There is nothing more American than starting a business from scratch and watching it grow. There comes a point for many business owners where their business grows so quickly that they have questions come up such as: How do I expand? Do I need employees? What is my liability? How do I handle my taxes? A good business lawyer can help you make the important decision of what legal structure your new business should take.
Your decision of legal entity will have longstanding consequences to how your business will operate, your tax structure, your liability, and how you grow your business. The State of Indiana has multiple business entities to choose from that are laid out under Indiana Code. When selecting the business entity these are things you should consider:
- Sole Proprietorship: This business entity is by far the most simplistic and generally how most businesses start. In a sole proprietorship, you have complete control of your business but you also have complete liability for your actions and contracts in your business. This is important because if you are sued for something you do in your business, a court could find that a complaining party can go after your business assets, as well as your personal ones. You also have a very simple tax structure as you do not have an entity status.

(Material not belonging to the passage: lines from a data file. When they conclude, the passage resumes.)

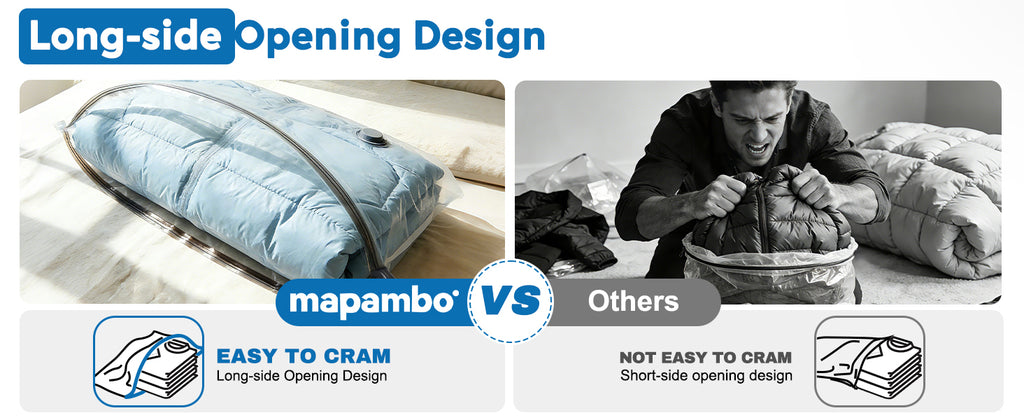 Long-side Opening Design

mapambo VS Others

EASY TO CRAM
Long-side Opening Design

NOT EASY TO CRAM
Short-side opening design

- Partnership: A partnership is a simple business structure that allows two or more people to jointly own a business. Owners will share liabilities but will also be jointly liable as a matter of law. However, there can be a distinction between what are partnership assets and what are personal. In a general partnership, partners are taxed on a pass-through basis.

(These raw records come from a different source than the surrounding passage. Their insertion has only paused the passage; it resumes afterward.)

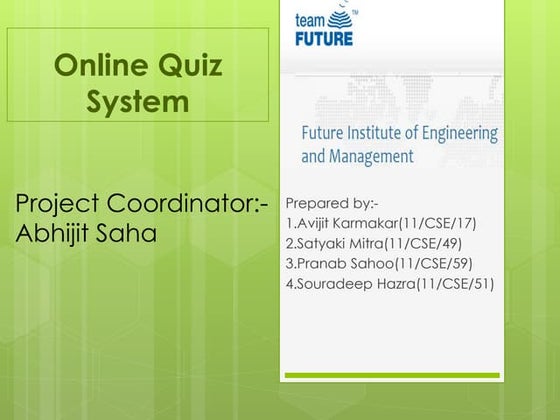 Online Quiz System

Project Coordinator:-
Abhijit Saha

team FUTURE ™

Future Institute of Engineering and Management

Prepared by:-
1.Avijit Karmakar(11/CSE/17)
2.Satyaki Mitra(11/CSE/49)
3.Pranab Sahoo(11/CSE/59)
4.Souradeep Hazra(11/CSE/51)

- Corporation: A corporation is one of the more formal corporate entities. In Indiana, corporations are governed by the Indiana Business Corporation Law. A corporation is a legal entity that is separate from its owners. Due to the corporation being its own entity, this can create more complicated issues and formalities that are required to operate. However, with these formalities can come advantages. For instance, a corporation may be able to have certain business expenses written off for tax purposes and a corporate structure adds protection to your personal assets in the event you are sued for something related to your business. The corporate structure can protect you from being personally liable for the corporation’s debts.
- Limited Liability Company: Perhaps one of the more popular corporate structures utilized in small businesses. In Indiana, small businesses are governed by the Indiana Flexible Business Act. As the name of the Act leads you to assume, the Limited Liability Company provides the business owner with the protections of a corporation but without the formalities. As such, limited liability companies are a great option for small businesses. An LLC allows your business to be a separate legal entity which protects you from personal liability in most situations. It also allows profits and losses to pass through your personal income without the businesses being taxed. Limited Liabilities also allow the owners to draft an operating agreement that will govern how the business is going to be administered and how the decision making process will be handled.
If you are getting ready to make the next step in your business, you should consult a business attorney who can advise you on the advantages and disadvantages of each entity so that you can maximize your business!